Given records:
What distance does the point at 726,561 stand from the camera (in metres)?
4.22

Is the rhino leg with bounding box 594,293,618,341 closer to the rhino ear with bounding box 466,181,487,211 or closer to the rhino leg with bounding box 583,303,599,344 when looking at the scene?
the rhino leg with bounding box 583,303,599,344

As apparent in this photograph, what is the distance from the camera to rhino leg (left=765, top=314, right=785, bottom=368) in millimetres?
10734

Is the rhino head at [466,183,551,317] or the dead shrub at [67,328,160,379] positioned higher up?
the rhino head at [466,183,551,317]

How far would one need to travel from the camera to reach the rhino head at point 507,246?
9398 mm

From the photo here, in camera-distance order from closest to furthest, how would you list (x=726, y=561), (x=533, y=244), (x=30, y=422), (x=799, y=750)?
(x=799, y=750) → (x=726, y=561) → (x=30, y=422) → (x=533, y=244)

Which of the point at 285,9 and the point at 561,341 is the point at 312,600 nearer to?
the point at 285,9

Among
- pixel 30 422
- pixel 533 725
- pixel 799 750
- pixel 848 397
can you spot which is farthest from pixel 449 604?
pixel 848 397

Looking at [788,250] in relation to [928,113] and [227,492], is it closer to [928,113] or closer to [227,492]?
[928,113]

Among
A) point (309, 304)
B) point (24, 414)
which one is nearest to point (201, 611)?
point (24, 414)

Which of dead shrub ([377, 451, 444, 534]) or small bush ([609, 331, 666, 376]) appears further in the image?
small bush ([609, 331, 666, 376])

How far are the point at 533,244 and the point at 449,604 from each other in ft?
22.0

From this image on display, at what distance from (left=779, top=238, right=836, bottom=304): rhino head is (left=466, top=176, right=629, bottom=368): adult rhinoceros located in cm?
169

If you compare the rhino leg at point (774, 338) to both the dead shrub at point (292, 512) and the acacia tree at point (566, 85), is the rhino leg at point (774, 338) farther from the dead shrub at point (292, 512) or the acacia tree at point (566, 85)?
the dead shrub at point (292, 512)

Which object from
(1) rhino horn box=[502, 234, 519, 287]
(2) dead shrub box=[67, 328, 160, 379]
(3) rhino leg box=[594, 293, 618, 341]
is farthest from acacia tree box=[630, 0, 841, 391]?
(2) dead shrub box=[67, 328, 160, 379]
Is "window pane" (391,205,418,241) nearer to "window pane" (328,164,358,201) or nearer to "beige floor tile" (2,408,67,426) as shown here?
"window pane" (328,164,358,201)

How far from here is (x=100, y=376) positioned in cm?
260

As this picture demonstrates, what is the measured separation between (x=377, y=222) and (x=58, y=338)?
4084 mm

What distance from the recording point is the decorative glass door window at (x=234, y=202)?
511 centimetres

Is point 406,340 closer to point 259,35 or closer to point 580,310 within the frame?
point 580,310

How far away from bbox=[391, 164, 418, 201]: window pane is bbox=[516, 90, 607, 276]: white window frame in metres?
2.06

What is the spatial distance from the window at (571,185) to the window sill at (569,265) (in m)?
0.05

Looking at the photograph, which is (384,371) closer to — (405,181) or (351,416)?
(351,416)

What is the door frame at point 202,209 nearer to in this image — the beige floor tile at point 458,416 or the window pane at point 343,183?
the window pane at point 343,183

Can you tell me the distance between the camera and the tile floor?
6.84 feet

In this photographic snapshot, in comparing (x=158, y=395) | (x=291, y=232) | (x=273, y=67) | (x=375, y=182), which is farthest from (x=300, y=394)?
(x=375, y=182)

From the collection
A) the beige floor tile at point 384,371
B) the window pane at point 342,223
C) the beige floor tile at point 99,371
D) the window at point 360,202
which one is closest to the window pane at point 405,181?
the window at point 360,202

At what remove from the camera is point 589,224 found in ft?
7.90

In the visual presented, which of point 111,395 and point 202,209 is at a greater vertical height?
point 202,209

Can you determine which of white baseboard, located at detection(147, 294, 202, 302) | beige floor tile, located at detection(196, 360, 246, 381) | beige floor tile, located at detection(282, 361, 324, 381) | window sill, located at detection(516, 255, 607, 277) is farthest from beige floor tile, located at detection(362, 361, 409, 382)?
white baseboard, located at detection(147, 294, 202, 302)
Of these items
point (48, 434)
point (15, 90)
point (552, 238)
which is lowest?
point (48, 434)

Task objective: How many lines of the material above contain the string "right"? Reply with the number alone.

Solution to the exercise: 2